How We Love Missionaries
The goal of the ABWE Training Department is to send the best-trained missionaries in the world, to the world. We strive in this direction not as a badge to be worn with pride, but because it would be sinfully laggard to strive for less.
I’m currently focussing on how we approach the personal development of our missionaries. While much missionary training happens on the front end and in the first season of ministry, how are missionaries growing as their ministry progresses? Are they acquiring new skills and improving in their areas of giftedness? By virtue of their experience, we can assume that they are to varying degrees, but wouldn’t some intentionality accelerate and improve their improvement? Of course, but how do we convince some of the most hard-working, over-extended, and self-sacrificial people in God’s Kingdom to set aside time and energy to invest in their own development?
I believe there are 3 key factors that need to be addressed in order for missionaries to engage with personal development:
Aspiration- First and foremost, growth cannot be forced. How do we motivate people to engage intentionally with their own personal development and growth? The way that this question has been answered in times past, is unfortunately, the very reason many people across vocations struggle to engage with ongoing training. Implementing training requirements rapidly disenfranchises individuals from the training process. Think about the last time you were informed of a required training at your workplace and the immediate reaction you had to this news. Most commonly, a feeling of irritation or dread accompanies such announcements. Even when we know that the training might be useful, the notion of forced growth is one few respond to well. Often, trainings are not perceived as useful, but rather a list of checkboxes that needed to be ticked by an administrator somewhere up the organizational chain. Nevertheless, training requirements are an unavoidable reality in nearly every vocation, including ministry. Helping missionaries form their own aspirations for training and personal development means creating a culture of open communication and trust. It means communicating the ‘why’ of required trainings while establishing trust by exceeding expectations and actually delivering on the premise and promise of these trainings. It means not wasting people’s time. Yet, required trainings are the deficit to be overcome. In order to establish a culture of personal development, missionaries need to have the ability to choose and direct their own development pathways and be empowered in doing so. It means that for the majority of our role as trainers, we loosen our grip on required training, and instead come alongside missionaries and assist them in accomplishing their training and development goals. It means leading from the rear, so we can enable and encourage development vision, rather than blocking the view.

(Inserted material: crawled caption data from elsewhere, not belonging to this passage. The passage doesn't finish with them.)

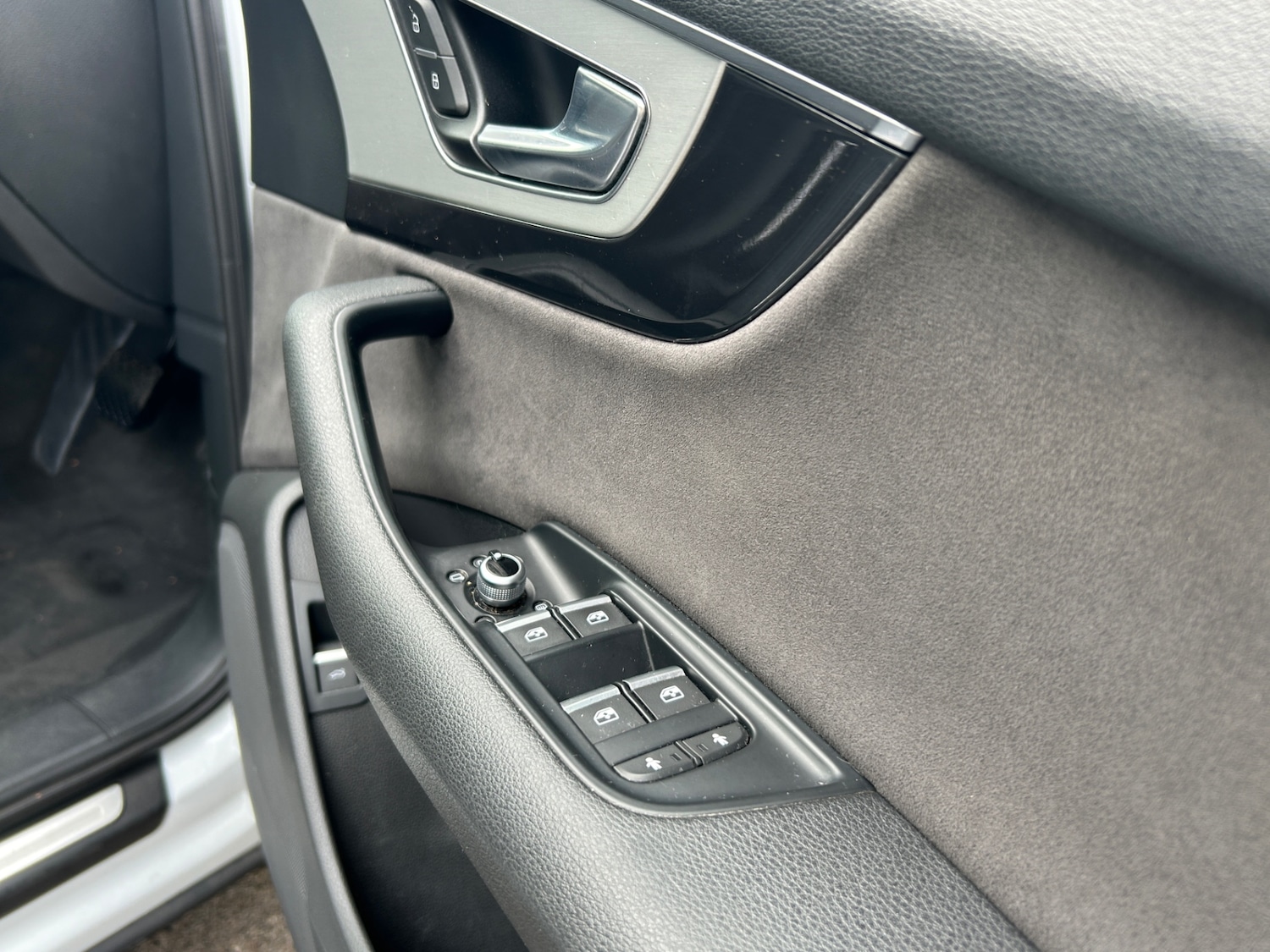 Used Audi Q7 2015 for sale - 76599539: Photo 24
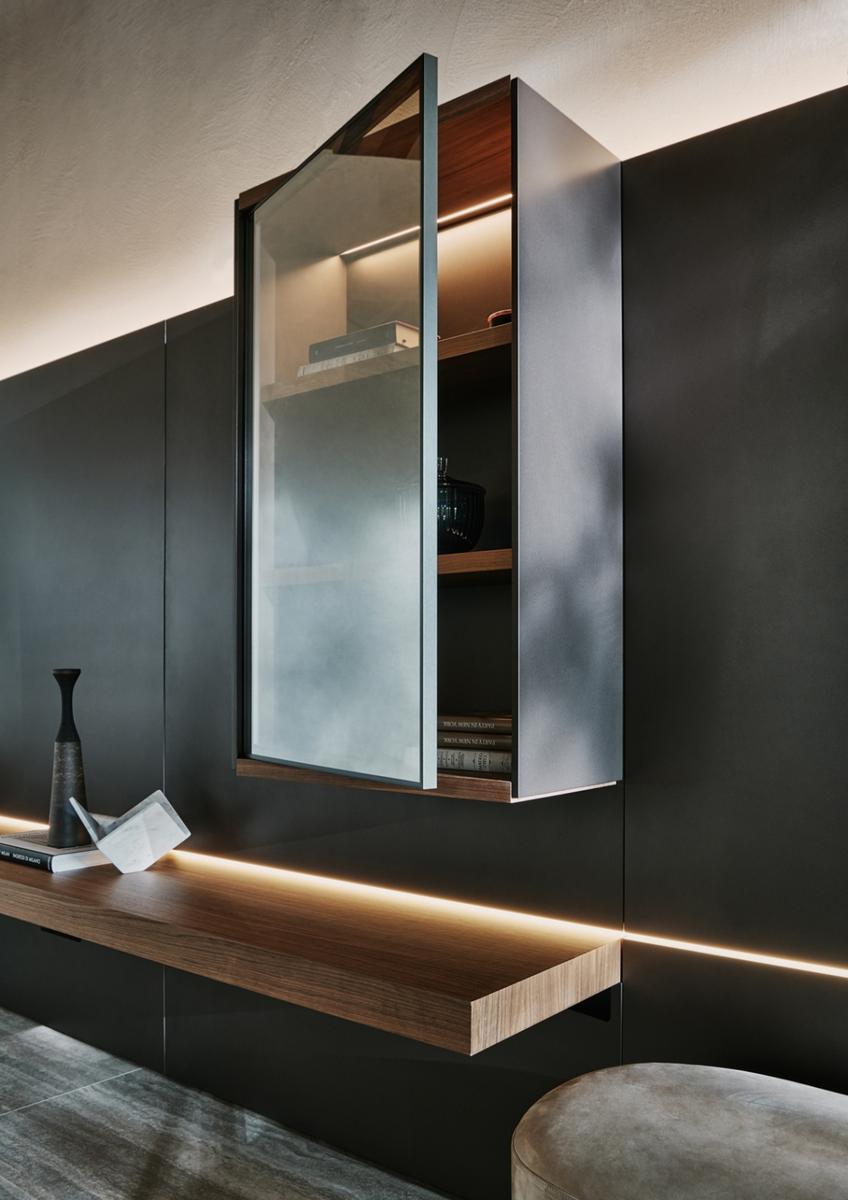 Sectional wooden storage wall with integrated lighting | Grid by Molteni
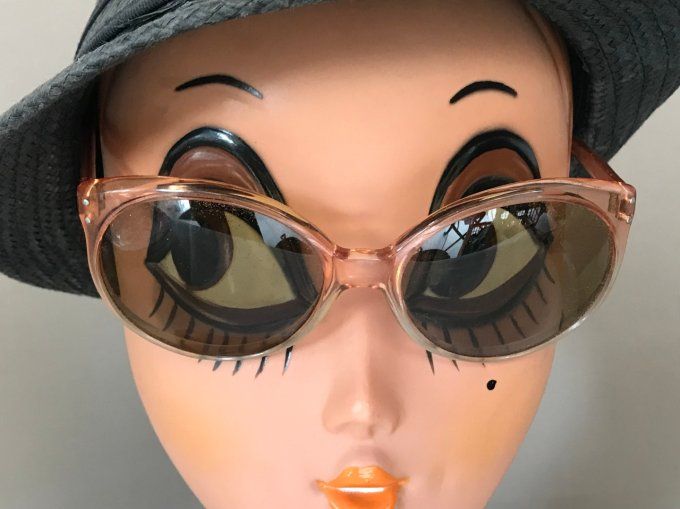 Monture, Paire de lunettes solaire, vintage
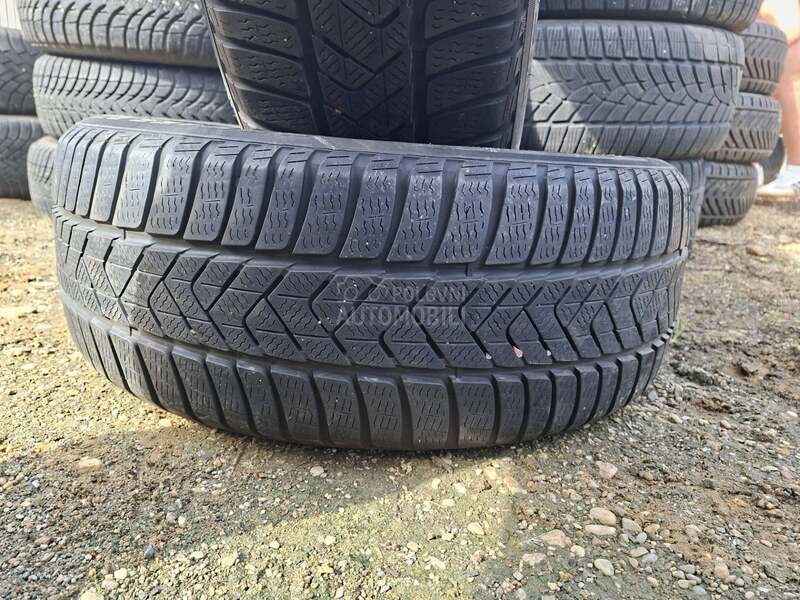 Pirelli 225/55 R18 Zimska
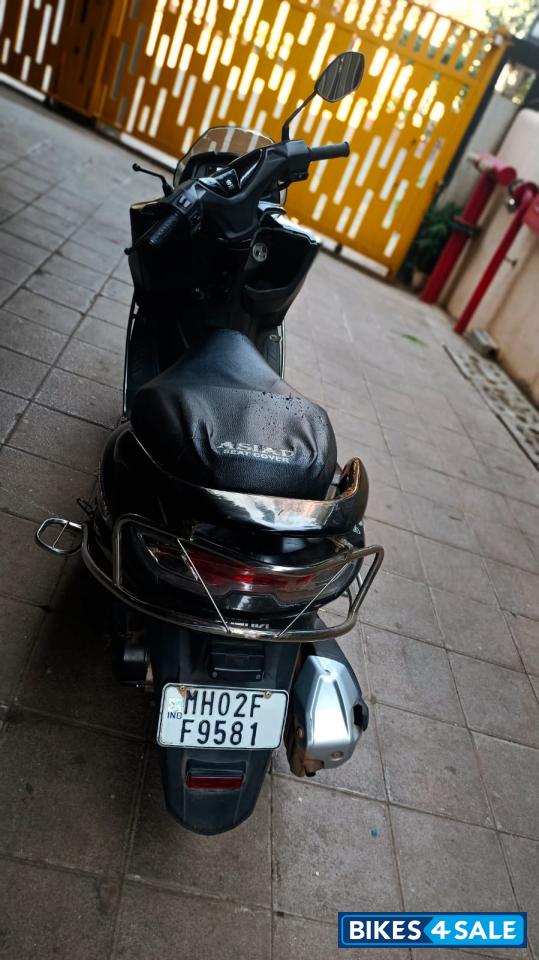 Matt Black Suzuki Burgman Street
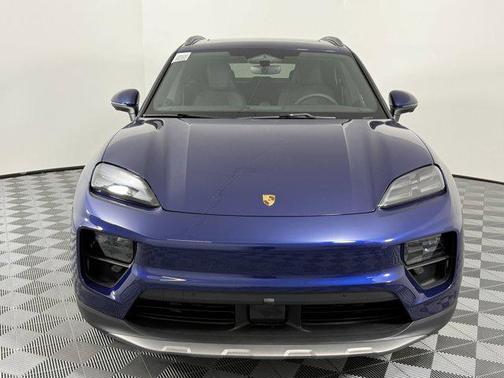 2025 Porsche Macan 4S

Accessibility- People desire to grow. I’ve never met a person that didn’t envision that they would be a better version of their current self in 5, 10 and 20 years rather than a regressed one. However, in setting about to intentionally pursue growth we face numerous obstacles. We have limitations of finances, time, and copious commitments already absorbing the bulk of our attention and energy. This is the part of our new role at ABWE that I get excited about: How can we come alongside our colleagues and remove the obstacles to personal development? How can we make training and development a blessing and encouragement that is enriching missionaries’ lives and ministries rather than encumbering them? We love facing these challenges because we love missionaries. If there are ways that we can absorb part of the load of personal development, we are eager to shoulder these burdens. By example, one such way is streamlining the trainings we currently offer. We can reduce the time investment required for many trainings by trimming them to their most essential components. We can also accomplish a great many training sessions online now, which allows missionaries to be effectively trained while on their field of service. These are just two of the most basic and obvious approaches. We are living in a time of great potential for developing missionaries with minimal interruptions to their ministries if we can approach the obstacles to training with some humility and creativity.
Accountability- It’s perhaps one of the most dreary and burdened words in both our Christian and vocational vocabularies. Maybe we can find ways to effect accountability minus blunt force demands and awkward inquisitions. Accountability ought to amount to more than properly submitted paperwork and coerced confessions of inadequacy. It’s been said, if something is important to you, you’ll find a way, and if not, you’ll find an excuse. So much of the “accountability” most of us are accustomed to has been of the “don’t let them make an excuse” variety. However, healthy organizations find that accountability is actually a natural by-product of a work environment that fosters good communication, education, and encouragement. In short, when we enjoy and respect our team, we want to do our best to contribute and assume appropriate levels of responsibility to it.